#### Text segment ####

The 'Monsters Inc.' slide says SPEs can replace specialized hardware. I'm not much of a techy, but I presume SIE would skip on ML hardware so the algorithms could benefit from the theoretical higher clock frequency, wide SPU parallelism and massive internal bandwidth of a "CELL2". A BCPNN study showed that
CELL was extremely performant vs. a top-tier x86 CPU from its era due mainly to the chip's internal bus
(EIB) bandwidth.
I think a CELL2 with a bus(es) broad enough to harbor and speedy enough to shuttle a few TB/s of data around internally to hundreds of high frequency SPEs to drastically accelerate ML (and other workloads in parallel), would be better than having dedicated ML hardware (and other dedicated hardware) constrained by GPU memory interface bandwidth limits and taking up space that could otherwise go to more TMUs or ROPs on the integrated GPU.
The re-emergence of CELL would not only give SIE an opportunity to further strengthen its collaborative ties with Epic and possibly establish a new one with Unity, but also allow Sony to pick up where it left off with ZEGO (a.k.a
the BCU-100, used to accelerate CG production workflows with Houdini Batch --
the Spiderman/GT mash-up for example) and become a seller of CGPUs to Pixar and other studios. I'm sure if SIE really wanted to, it could come up with something
in collaboration with all interested parties to satisfy creatives of all stripes in the game and film industries -- from Polyphony to Pixar...
The thought of a future PS console potentially running a first or third-party game engine that drives something like the above Pixar KPCNN in real-time intrigues me. My wild imagination envisions a many-core CELL2 juggling:
-
geometry processing (Nanite on SPUs in UE5's case)
- physically accurate expressions of face, hair, gestures, movement, collision, destruction, fluid dynamics, etc.
- primary ray casts
-
BVH traversal (video of scene
shown on the page) for multi-bounce path-tracing
-
SPU-based shading and pre/post-processing of
diffuse and specular data (Lumens on SPUs in UE5's case)
-
Monte Carlo random number generation for random sampling of rays
- filtering (denoising) the diffuse and specular ray data via two convolutional neural networks (CELL
has a library for convolution functions,
consumes neural networks of all types and is
flexible in how it processes them)
while an integrated GPU from the previous gen (or bare spec next gen entry level GPU) dedicates every single flop of compute it has to the trivial tasks of merging the diffuse/specular components of frames that were rendered and denoised by SPUs; then displaying the composited frame in native resolution (the GPU would only do these two tasks and provide for backwards compatibility; in bc mode
Super-Resolution could be
done by SPEs accessing the framebuffer to
work their magic on pixels)

#### Data provided ####

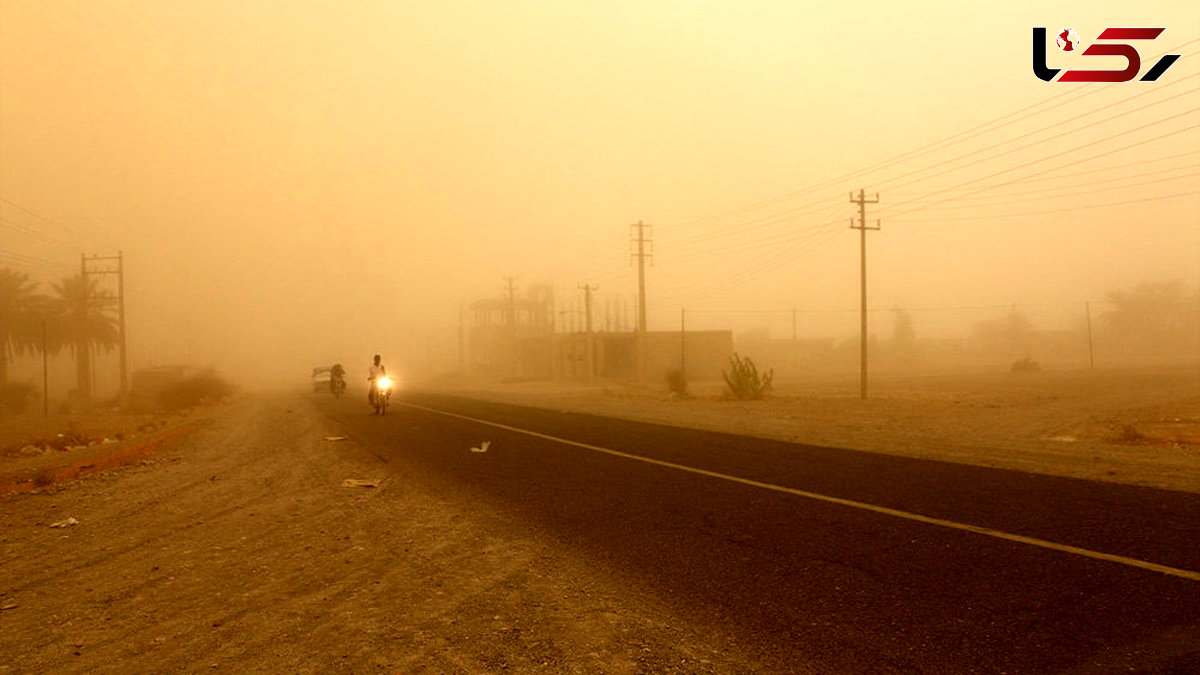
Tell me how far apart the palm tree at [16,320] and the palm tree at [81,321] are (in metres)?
2.19

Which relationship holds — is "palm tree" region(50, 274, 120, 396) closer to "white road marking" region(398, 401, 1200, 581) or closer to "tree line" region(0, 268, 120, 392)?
"tree line" region(0, 268, 120, 392)

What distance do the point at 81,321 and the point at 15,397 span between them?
14.7 meters

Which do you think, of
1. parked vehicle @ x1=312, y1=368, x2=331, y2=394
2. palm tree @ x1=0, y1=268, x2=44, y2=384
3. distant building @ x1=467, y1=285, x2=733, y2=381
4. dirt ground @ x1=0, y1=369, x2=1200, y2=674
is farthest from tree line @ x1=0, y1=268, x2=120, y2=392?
dirt ground @ x1=0, y1=369, x2=1200, y2=674

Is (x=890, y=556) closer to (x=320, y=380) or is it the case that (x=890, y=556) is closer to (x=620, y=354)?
(x=320, y=380)

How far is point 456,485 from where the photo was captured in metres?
10.3

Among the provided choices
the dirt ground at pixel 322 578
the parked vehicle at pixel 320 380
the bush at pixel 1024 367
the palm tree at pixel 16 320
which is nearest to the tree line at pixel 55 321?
the palm tree at pixel 16 320

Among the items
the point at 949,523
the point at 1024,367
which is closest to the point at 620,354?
the point at 1024,367

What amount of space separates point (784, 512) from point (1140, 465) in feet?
21.4

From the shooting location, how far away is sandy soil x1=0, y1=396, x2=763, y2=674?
4109mm

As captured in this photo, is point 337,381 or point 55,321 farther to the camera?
point 55,321

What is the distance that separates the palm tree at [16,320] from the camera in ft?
193

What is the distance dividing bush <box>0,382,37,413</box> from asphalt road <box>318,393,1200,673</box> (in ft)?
186

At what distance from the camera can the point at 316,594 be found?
536cm

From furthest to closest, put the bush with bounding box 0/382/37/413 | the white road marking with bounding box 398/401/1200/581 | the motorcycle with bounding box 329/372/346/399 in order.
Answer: the bush with bounding box 0/382/37/413
the motorcycle with bounding box 329/372/346/399
the white road marking with bounding box 398/401/1200/581
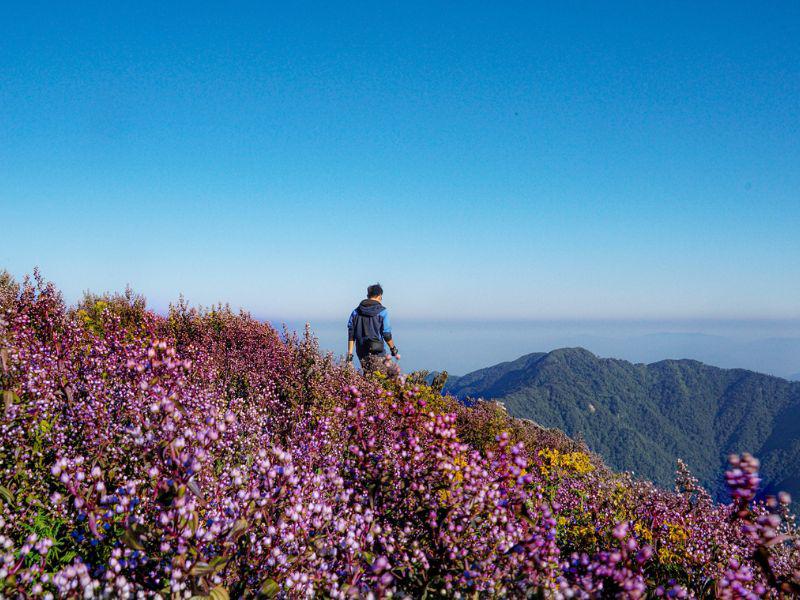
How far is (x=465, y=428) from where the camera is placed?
415 inches

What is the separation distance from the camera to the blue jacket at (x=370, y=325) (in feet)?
37.8

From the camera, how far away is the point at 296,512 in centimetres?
269

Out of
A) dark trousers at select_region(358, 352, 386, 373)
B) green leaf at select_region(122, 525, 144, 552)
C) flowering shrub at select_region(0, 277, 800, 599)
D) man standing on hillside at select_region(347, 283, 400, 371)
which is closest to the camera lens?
green leaf at select_region(122, 525, 144, 552)

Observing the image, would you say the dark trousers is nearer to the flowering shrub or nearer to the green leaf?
the flowering shrub

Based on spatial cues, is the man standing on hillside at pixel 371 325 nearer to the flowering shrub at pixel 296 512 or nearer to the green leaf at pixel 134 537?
the flowering shrub at pixel 296 512

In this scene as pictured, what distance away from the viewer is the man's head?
37.9 ft

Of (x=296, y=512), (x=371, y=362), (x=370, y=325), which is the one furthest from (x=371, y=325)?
(x=296, y=512)

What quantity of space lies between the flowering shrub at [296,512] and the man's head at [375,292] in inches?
207

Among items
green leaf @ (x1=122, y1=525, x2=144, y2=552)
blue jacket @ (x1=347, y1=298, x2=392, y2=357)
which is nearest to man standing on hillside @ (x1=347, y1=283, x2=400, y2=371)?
blue jacket @ (x1=347, y1=298, x2=392, y2=357)

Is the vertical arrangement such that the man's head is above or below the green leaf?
above

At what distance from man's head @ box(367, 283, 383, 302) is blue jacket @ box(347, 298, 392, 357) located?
89 mm

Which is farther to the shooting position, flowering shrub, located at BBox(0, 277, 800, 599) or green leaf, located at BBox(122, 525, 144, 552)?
flowering shrub, located at BBox(0, 277, 800, 599)

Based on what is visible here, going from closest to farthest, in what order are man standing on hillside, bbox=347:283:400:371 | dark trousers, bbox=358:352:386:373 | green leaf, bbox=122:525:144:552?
1. green leaf, bbox=122:525:144:552
2. dark trousers, bbox=358:352:386:373
3. man standing on hillside, bbox=347:283:400:371

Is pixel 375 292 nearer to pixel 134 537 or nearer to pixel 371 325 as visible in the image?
pixel 371 325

####

Exercise set:
- a) Reproduce the passage of the forum post on SPEs and machine learning between "The thought of" and "(Nanite on SPUs in UE5's case)", inclusive.
- b) Extend the forum post on SPEs and machine learning, picking up after its final sentence.

Exercise responses:
- a)
The thought of a future PS console potentially running a first or third-party game engine that drives something like the above Pixar KPCNN in real-time intrigues me. My wild imagination envisions a many-core CELL2 juggling:
-
geometry processing (Nanite on SPUs in UE5's case)

- b)
Given that
George Lucas and Stephen Spielberg used to discuss the future of CG with Kutaragi, I think a hybrid rendering system of this sort would've been front of mind for a Kutaragi in the era of CGPUs. With
SPUs acting as a second GPU compute resource for every compute
intensive rendering workload, the GPU would be free to fly at absurdly high framerates. Kaz wants fully
path-traced visuals (timestamped) in native
4K at 240 fps for his GT series (for VR I guess), I suspect a CGPU with 728 enhanced SPEs at 91.2 GFLOPS per SPE (3x the ALU clocked at 3.8 Ghz) would give it to him. Maybe we'd even get that photorealistic army of screaming orcs
Kutaragi was talking about too (timestamped).
Realistically though, the current regime has a good thing going with their "PC cycle incrementalism bolstered by PS3's post-mortem" approach to hardware; so they'll likely work with AMD to come up with a
Larrabee-like x86/Radeon design influenced by aspects of
CELL's EIB rings. So long as its $399, can upscale to the native res of the day, run previous gen games at ~60 fps and show a marginal increase in character behavior/world simulation over what we have today, it'll be met with praise from consumers.
Personally, I'd love to see them do more than just balance price and performance on a dusty 56 years old model born of Moore's law. I'd be elated if they balanced the two on one of CELL's models, because
unlike the "modern" CPUs an AMD sourced CGPU would descend from, CELL:
-
doesn't waste half its die area on level cache; more of it goes to
ALU (in red) instead to help achieve
multiples of performance with greater power efficiency
-
was intended to outpace the performance of Moore's law and designed to break free of
the programming model the law gave rise to
- was designed to effectively challenge
Geisinger's law and Hofstee's collorary (two bosom buddies of Moore's law that use cache size, hardware branch prediction etc. etc. to
limit traditional processor design performance gains to 1.4x (i.e. ~40%) despite getting 2x the transistors, and
drive power efficiency down by ~40% -- and they won't be going anywhere without fundamental changes in chip design)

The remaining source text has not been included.